Yes, quivet yarn and knitted items are available in many shops through south central Alaska, the Muskox Co-op in Anchorage is also fun to visit. It's quite a success story when quivet was discovered to be so wonderful when spun into yarn, a cottage industry was born. The items for sale are designed and knit by women in bush villages as a source of income. I recently purchased several of the original designs used to make a quivet smoke ring which is like a cowl. Beautiful things-- feel like you have nothing on your neck-- very soft and light, with varying shades of gray and taupe-- thus the name smoke ring


----------



## howesfam (Jun 24, 2011)

Can't wait to see this yarn. I have heard about it.


----------



## Joycie48 (May 17, 2011)

you have to feel it.


----------



## howesfam (Jun 24, 2011)

I will


----------



## howesfam (Jun 24, 2011)

Thank you all for your wonderful suggestions.


----------



## jopaul (Mar 3, 2013)

http://www.knitmap.com/locations/map/

this is a handy website to use when traveling...


----------



## howesfam (Jun 24, 2011)

Thank you all for your wonderful suggestions.


----------



## candybooth (Sep 16, 2011)

The most expensive is from South America, I think. I forgot but my friend told me about it.

Candace


----------



## PittyPat (Jul 2, 2011)

I was in Alaska in Sept and visited Seward, went to the Flying Skein 2 times and the owner was delightful. Pittypat


----------



## bettyirene (Apr 5, 2012)

I am also going to Alaska in June, and I just Googled "yarn shops in Alaska", and found lots.


----------



## Gulfbreezeknitter (Apr 29, 2012)

She has taught me everything I know! She is wonderful!


----------



## andreah (Apr 27, 2011)

howesfam said:


> My husband and I are taking a vacation in Alaska this summer. Of course I want to find some yarn shops. We will have some free time in Fairbanks and Anchorage. Any suggestions?
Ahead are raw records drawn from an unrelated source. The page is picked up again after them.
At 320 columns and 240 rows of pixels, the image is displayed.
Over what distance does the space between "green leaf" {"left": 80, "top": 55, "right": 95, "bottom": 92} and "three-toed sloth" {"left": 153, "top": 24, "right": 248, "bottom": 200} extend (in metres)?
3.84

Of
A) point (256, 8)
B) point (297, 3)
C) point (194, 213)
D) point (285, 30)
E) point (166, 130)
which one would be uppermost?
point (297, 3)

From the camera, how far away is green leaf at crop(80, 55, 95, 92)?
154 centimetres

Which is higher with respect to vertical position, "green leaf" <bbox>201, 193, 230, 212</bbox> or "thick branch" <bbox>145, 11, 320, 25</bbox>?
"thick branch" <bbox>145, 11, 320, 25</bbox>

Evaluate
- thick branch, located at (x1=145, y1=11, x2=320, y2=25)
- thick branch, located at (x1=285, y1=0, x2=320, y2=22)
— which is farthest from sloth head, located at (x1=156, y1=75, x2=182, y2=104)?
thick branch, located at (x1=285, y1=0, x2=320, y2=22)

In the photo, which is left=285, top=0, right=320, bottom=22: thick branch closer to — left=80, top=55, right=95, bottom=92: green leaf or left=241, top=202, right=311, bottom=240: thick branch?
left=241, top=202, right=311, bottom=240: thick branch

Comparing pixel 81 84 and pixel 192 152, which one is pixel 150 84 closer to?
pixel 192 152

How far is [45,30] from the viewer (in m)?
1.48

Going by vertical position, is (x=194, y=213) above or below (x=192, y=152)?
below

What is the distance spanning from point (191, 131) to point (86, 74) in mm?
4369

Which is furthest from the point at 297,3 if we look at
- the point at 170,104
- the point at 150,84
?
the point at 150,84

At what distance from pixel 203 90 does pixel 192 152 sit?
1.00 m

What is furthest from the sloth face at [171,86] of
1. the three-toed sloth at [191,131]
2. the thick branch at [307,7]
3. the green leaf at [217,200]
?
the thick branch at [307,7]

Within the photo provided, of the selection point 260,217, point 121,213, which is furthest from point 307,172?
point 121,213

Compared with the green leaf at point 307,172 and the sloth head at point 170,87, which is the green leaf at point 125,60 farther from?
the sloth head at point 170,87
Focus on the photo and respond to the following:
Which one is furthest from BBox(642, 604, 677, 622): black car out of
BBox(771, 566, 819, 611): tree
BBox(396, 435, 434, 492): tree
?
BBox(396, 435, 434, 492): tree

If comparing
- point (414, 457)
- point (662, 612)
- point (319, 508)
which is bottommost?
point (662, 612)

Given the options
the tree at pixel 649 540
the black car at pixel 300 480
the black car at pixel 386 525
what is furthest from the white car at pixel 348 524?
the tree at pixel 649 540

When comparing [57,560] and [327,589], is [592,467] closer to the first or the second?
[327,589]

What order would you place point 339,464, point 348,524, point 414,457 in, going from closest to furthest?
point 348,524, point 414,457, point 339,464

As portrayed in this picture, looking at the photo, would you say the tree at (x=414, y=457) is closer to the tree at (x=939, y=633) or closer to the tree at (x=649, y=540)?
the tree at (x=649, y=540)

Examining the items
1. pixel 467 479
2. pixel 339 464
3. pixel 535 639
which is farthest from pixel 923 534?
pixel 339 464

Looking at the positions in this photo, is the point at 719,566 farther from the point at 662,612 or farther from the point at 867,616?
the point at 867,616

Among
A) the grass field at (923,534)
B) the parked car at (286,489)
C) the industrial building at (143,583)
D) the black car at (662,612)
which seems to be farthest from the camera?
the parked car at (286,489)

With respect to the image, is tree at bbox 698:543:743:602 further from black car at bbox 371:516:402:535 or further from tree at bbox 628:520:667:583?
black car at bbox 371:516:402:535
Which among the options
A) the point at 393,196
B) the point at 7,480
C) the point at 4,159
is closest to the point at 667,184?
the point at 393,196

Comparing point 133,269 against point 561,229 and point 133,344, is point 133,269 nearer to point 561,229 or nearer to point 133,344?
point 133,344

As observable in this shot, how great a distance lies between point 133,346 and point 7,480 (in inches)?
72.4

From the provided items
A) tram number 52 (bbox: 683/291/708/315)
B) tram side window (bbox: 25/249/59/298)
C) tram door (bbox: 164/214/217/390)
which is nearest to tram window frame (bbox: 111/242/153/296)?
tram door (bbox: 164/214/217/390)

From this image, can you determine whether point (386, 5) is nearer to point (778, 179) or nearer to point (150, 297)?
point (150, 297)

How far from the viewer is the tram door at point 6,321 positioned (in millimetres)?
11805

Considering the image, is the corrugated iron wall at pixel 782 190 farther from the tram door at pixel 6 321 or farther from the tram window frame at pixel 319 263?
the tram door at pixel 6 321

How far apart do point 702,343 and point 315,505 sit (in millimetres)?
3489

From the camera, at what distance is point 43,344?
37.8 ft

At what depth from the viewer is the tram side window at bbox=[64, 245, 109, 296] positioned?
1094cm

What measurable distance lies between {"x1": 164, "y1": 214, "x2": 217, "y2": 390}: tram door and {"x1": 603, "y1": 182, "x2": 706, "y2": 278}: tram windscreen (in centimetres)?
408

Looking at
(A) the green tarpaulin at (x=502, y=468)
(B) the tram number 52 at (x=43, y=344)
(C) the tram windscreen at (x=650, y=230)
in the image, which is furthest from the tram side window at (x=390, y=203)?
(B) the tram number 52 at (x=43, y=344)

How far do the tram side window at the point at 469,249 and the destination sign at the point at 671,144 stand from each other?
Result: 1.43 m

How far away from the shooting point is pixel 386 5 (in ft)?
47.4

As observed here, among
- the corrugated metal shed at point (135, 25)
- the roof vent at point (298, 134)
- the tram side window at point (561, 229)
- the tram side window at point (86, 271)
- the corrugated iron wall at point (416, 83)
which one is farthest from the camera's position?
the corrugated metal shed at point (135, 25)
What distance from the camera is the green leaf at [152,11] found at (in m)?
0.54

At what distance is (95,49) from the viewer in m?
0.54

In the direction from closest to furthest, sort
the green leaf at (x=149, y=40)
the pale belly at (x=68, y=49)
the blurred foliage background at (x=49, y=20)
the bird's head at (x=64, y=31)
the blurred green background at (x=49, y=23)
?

Wonderful LYS in Anchorage called Far North Yarn. Its across from the Bear Tooth Theater and Chillcoot Charlies in Spenard area. The owner and he daughter are very friendly, helpful and not at all insistant that you buy from them to get advice. Love the shop. There is another less personal one on Benson with a good selectio n of yarns and books but I much prefer the Far North. Have fun on your trip!


----------



## howesfam (Jun 24, 2011)

Thank you for your input. I am really looking forward to our trip. I am really excited about visiting a few of this shops.


----------



## candybooth (Sep 16, 2011)

That is the one I went to. I am from Baton Rouge and met a lady that took the same Afghan class as I did while she lived in Baton Rouge. 

The people are very nice.

Candace


----------



## CharleenR (Feb 21, 2012)

Seems to me I went to the Far North in Anchorage when I was there. You might also check out the Qiviut Co-op on H Street in Anchorage. They don't sell yarn by itself but do sell a hat kit (it is a rare fiber and is not cheap) and the finished articles and info about the musk ox fur that is spun into fiber is fascinating. They have a small show room but it is worth a stop into, and you don't have to purchase anything.


----------



## CharleenR (Feb 21, 2012)

I have heard about that farm. How far north is Wasillia from Anchorage? If I can drag my traveling companions back to Alaska sometime soon, will put that on the list of must sees. I was last in Alaska ten years ago.



Joycie48 said:


> There is the Muskox Farm in Wasilla which is a little north of Anchorage. You can see the Muskox and I bought some quivet blends there. Of course, the quivet is expensive, but there are some other yarns there also. The shop is part of the house.


----------



## sharonlee (Feb 13, 2011)

our family (10) were there in august, took the grands on a
dog sled ride through the woods at Wasilla then the hit of the
trip was a helicopter ride to punchbowl glacier and spending an
afternoon with the dogs and trainers and going for a dog sled
ride across the glacier. HOW GREAT WAS THAT!!! 
I came home with a skein of 50% quivit, silk and cashmere
ohhhh so soft, but not cheap $142 a skein. made a beautiful
scarf for myself.

Have a wonderful visit, there is sooooo much to see and do


----------



## Joycie48 (May 17, 2011)

I think it took us less than an hour from Anchorage. At one time the place gave tours, etc., but all it had when we went was the shop and some musk ox out in the fields. Still worth seeing IMHO.


----------



## candybooth (Sep 16, 2011)

They still give tours of the Musk Ox farm. I got to pet one of them through the fence. It was great.

Candace


----------



## howesfam (Jun 24, 2011)

I hope I can get to that farm


----------